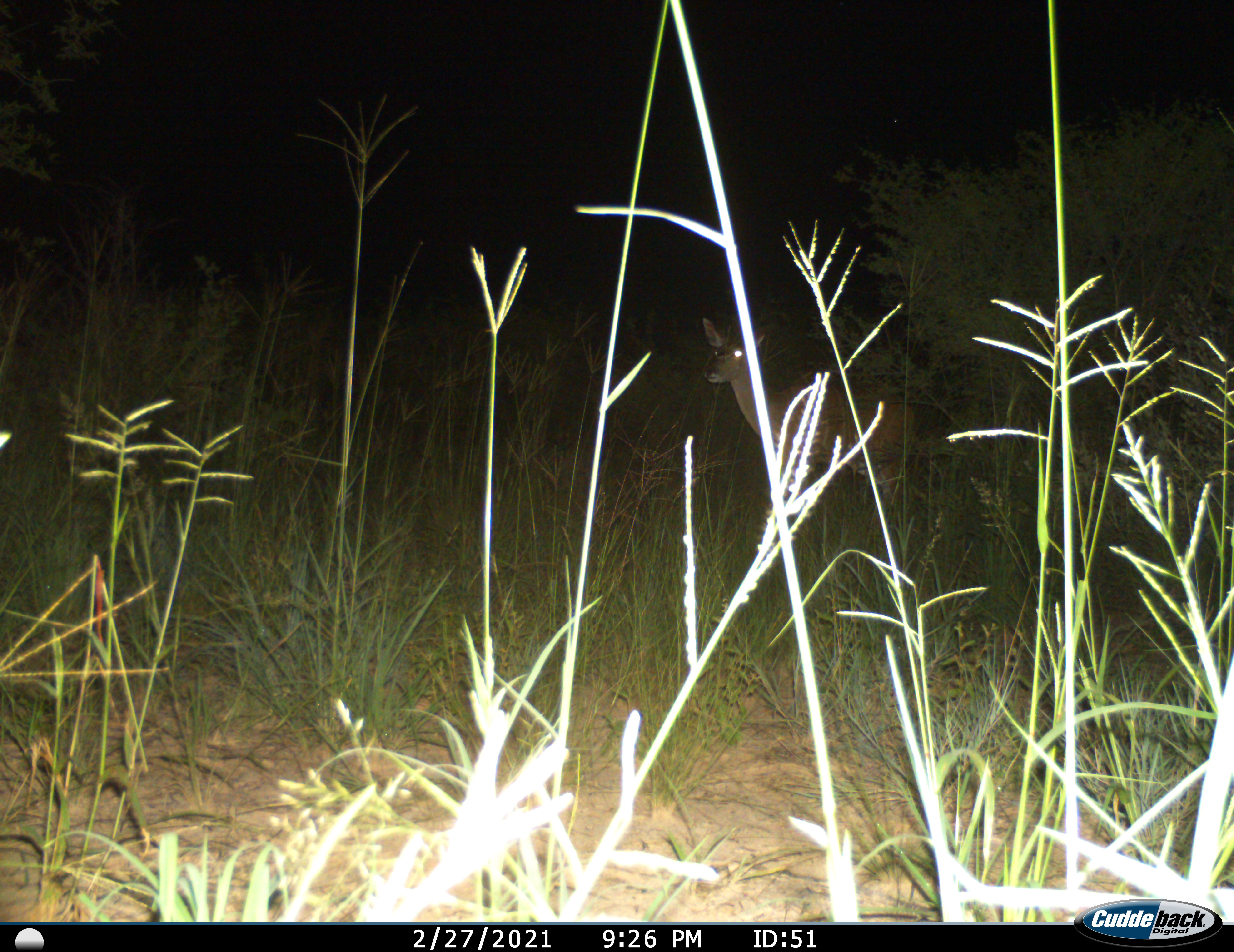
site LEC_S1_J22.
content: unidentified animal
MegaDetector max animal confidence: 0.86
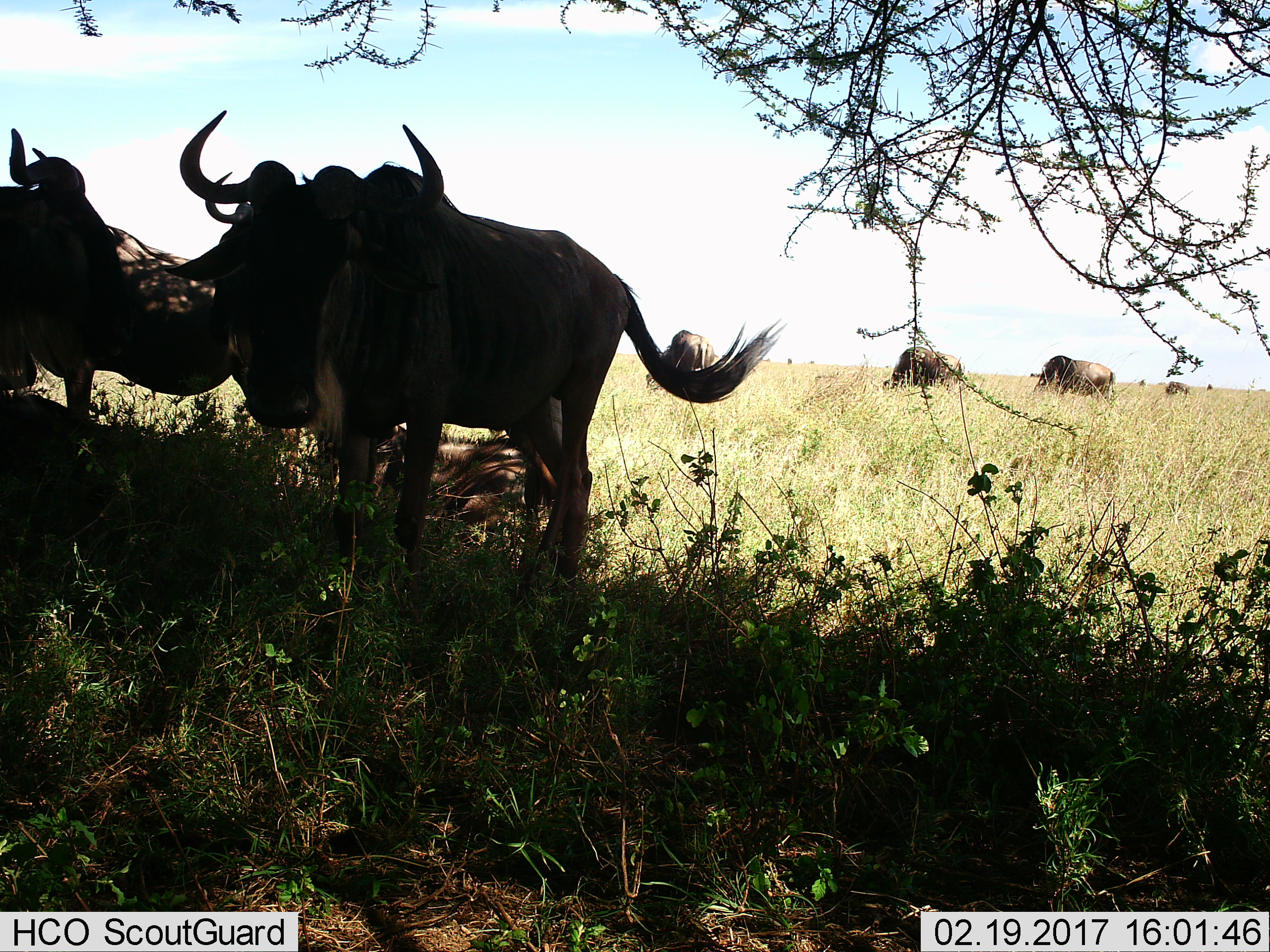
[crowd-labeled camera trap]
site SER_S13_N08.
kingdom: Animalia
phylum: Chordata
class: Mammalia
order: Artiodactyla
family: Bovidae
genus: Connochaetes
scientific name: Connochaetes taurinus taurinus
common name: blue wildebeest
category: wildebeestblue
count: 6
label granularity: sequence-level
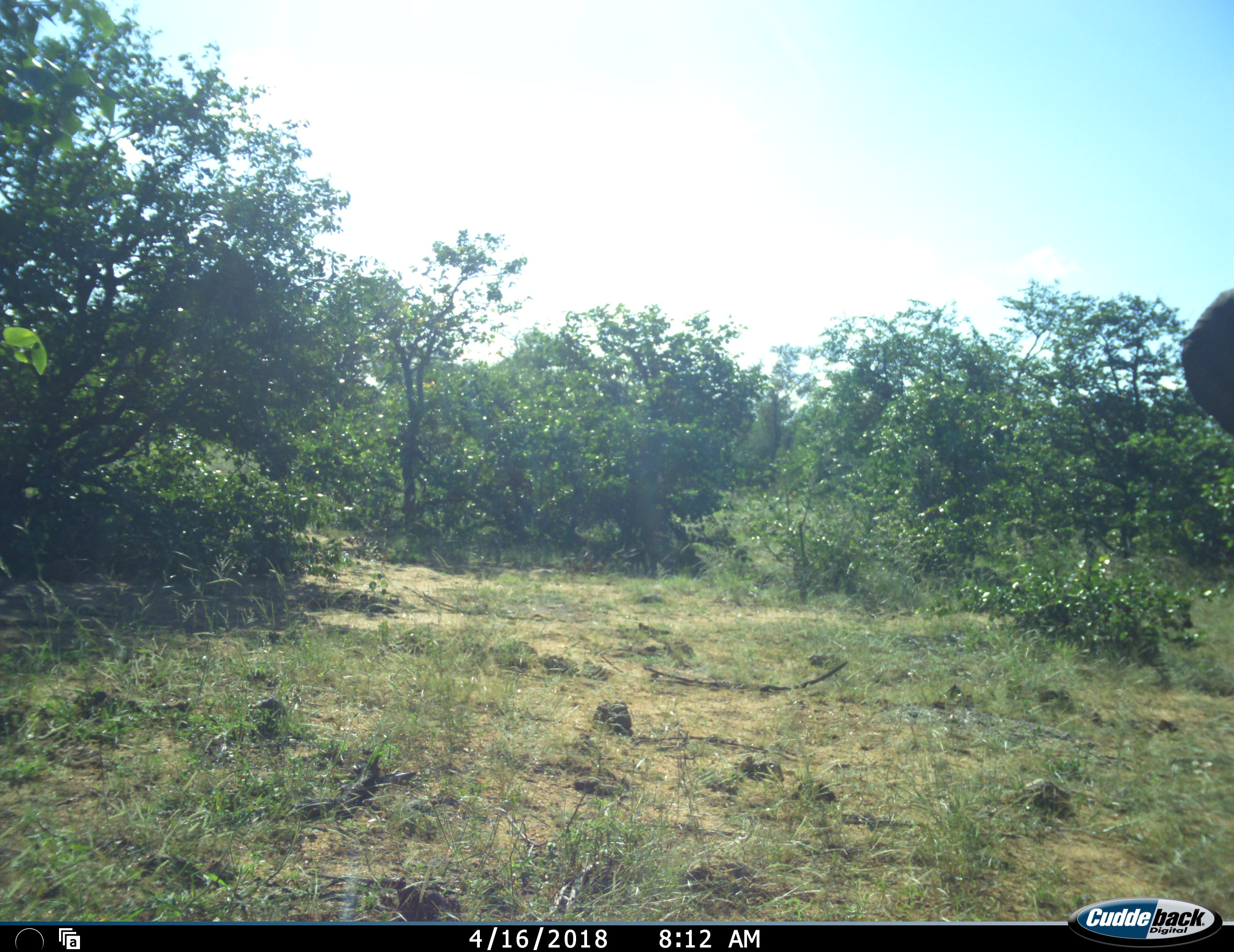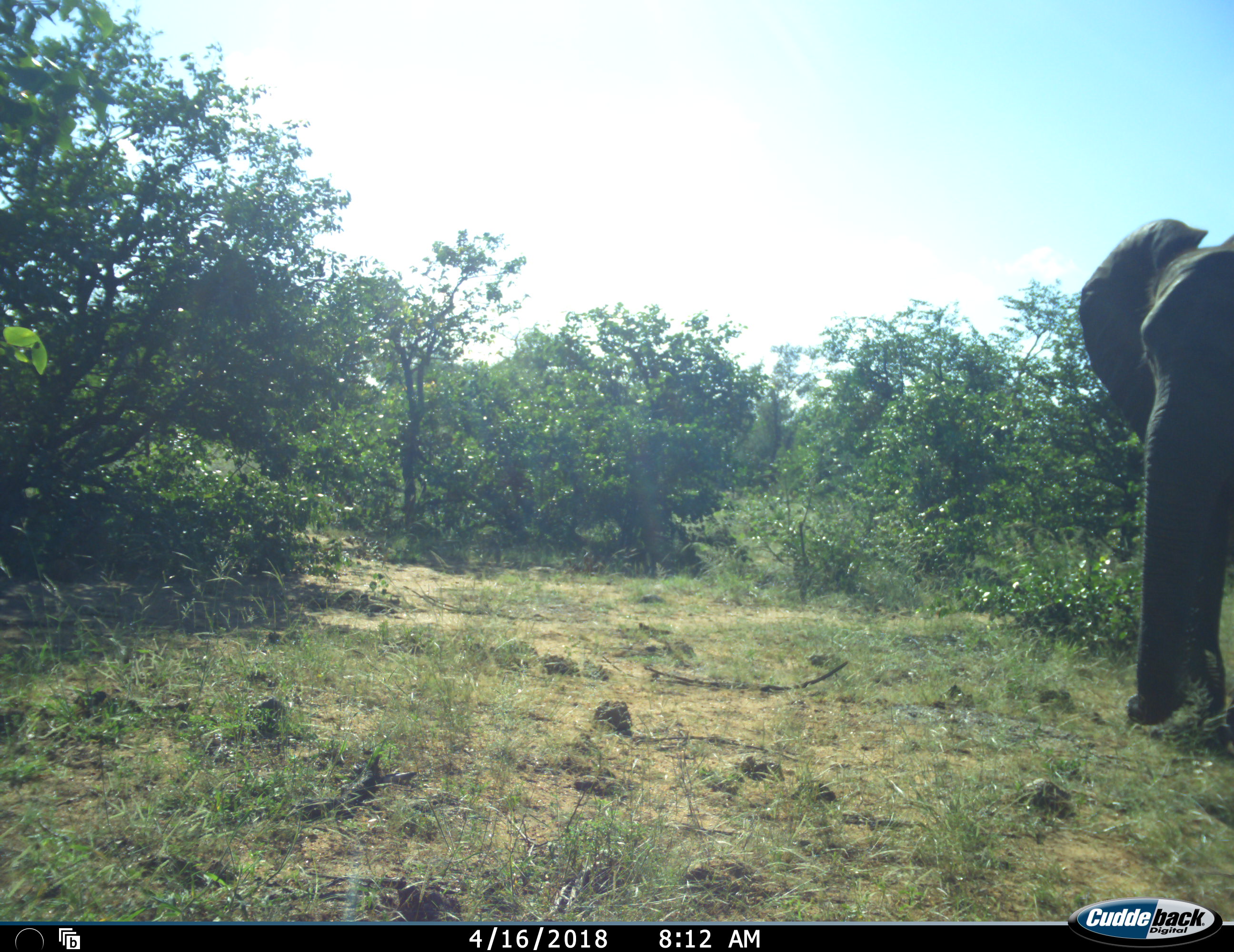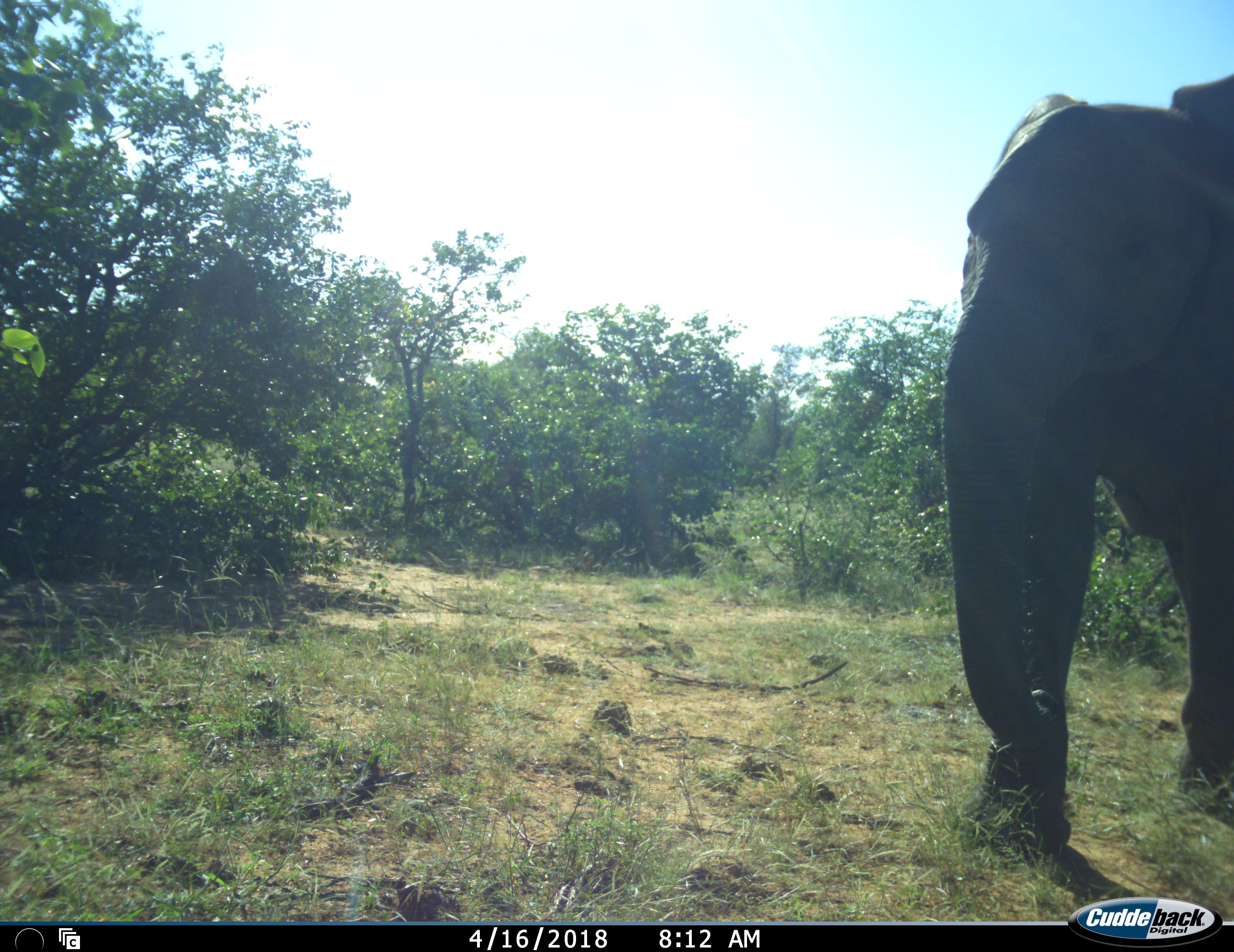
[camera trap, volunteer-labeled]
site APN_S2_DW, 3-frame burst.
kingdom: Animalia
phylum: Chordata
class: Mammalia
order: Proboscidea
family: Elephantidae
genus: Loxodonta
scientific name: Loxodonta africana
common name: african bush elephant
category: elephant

▶ [Exercise prompt]
Without any pictures, output the entries above exactly as they appear.

▶ [Exercise solution]
site LEC_S1_J22.
content: unidentified animal
MegaDetector max animal confidence: 0.86
[crowd-labeled camera trap]
site SER_S13_N08.
kingdom: Animalia
phylum: Chordata
class: Mammalia
order: Artiodactyla
family: Bovidae
genus: Connochaetes
scientific name: Connochaetes taurinus taurinus
common name: blue wildebeest
category: wildebeestblue
count: 6
label granularity: sequence-level
[camera trap, volunteer-labeled]
site APN_S2_DW, 3-frame burst.
kingdom: Animalia
phylum: Chordata
class: Mammalia
order: Proboscidea
family: Elephantidae
genus: Loxodonta
scientific name: Loxodonta africana
common name: african bush elephant
category: elephant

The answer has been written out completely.